Write the material out again, line by line, exactly as it is.

+ + +

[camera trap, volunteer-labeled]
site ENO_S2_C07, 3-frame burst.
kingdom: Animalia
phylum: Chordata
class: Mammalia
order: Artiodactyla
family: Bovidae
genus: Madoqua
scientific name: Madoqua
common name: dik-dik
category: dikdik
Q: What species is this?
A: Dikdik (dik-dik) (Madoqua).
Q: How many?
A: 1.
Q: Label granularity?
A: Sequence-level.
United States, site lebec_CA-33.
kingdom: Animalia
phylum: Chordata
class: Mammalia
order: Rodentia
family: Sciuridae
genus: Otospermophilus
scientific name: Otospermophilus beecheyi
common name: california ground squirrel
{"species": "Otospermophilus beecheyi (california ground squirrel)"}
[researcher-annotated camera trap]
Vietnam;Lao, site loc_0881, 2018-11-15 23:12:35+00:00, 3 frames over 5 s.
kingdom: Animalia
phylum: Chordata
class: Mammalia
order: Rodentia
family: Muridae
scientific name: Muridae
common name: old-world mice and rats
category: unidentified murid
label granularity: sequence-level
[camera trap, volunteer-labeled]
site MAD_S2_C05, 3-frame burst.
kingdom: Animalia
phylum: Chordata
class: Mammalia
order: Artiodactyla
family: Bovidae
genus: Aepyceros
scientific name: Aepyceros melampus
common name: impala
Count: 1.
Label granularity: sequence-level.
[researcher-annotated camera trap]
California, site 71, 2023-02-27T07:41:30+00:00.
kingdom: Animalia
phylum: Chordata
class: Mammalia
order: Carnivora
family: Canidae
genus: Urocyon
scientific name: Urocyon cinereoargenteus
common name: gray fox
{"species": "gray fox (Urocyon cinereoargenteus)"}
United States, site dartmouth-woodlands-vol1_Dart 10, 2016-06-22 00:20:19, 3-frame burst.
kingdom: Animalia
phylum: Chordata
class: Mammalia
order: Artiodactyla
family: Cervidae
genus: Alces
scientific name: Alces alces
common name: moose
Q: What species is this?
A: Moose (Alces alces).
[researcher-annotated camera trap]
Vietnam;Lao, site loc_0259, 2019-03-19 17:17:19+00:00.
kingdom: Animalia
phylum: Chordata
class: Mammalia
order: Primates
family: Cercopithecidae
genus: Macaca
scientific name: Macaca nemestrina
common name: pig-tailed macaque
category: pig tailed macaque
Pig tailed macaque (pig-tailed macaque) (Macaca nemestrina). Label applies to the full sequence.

+ + +

- [Solution to the exercise]:
[camera trap, volunteer-labeled]
site ENO_S2_C07, 3-frame burst.
kingdom: Animalia
phylum: Chordata
class: Mammalia
order: Artiodactyla
family: Bovidae
genus: Madoqua
scientific name: Madoqua
common name: dik-dik
category: dikdik
Q: What species is this?
A: Dikdik (dik-dik) (Madoqua).
Q: How many?
A: 1.
Q: Label granularity?
A: Sequence-level.
United States, site lebec_CA-33.
kingdom: Animalia
phylum: Chordata
class: Mammalia
order: Rodentia
family: Sciuridae
genus: Otospermophilus
scientific name: Otospermophilus beecheyi
common name: california ground squirrel
{"species": "Otospermophilus beecheyi (california ground squirrel)"}
[researcher-annotated camera trap]
Vietnam;Lao, site loc_0881, 2018-11-15 23:12:35+00:00, 3 frames over 5 s.
kingdom: Animalia
phylum: Chordata
class: Mammalia
order: Rodentia
family: Muridae
scientific name: Muridae
common name: old-world mice and rats
category: unidentified murid
label granularity: sequence-level
[camera trap, volunteer-labeled]
site MAD_S2_C05, 3-frame burst.
kingdom: Animalia
phylum: Chordata
class: Mammalia
order: Artiodactyla
family: Bovidae
genus: Aepyceros
scientific name: Aepyceros melampus
common name: impala
Count: 1.
Label granularity: sequence-level.
[researcher-annotated camera trap]
California, site 71, 2023-02-27T07:41:30+00:00.
kingdom: Animalia
phylum: Chordata
class: Mammalia
order: Carnivora
family: Canidae
genus: Urocyon
scientific name: Urocyon cinereoargenteus
common name: gray fox
{"species": "gray fox (Urocyon cinereoargenteus)"}
United States, site dartmouth-woodlands-vol1_Dart 10, 2016-06-22 00:20:19, 3-frame burst.
kingdom: Animalia
phylum: Chordata
class: Mammalia
order: Artiodactyla
family: Cervidae
genus: Alces
scientific name: Alces alces
common name: moose
Q: What species is this?
A: Moose (Alces alces).
[researcher-annotated camera trap]
Vietnam;Lao, site loc_0259, 2019-03-19 17:17:19+00:00.
kingdom: Animalia
phylum: Chordata
class: Mammalia
order: Primates
family: Cercopithecidae
genus: Macaca
scientific name: Macaca nemestrina
common name: pig-tailed macaque
category: pig tailed macaque
Pig tailed macaque (pig-tailed macaque) (Macaca nemestrina). Label applies to the full sequence.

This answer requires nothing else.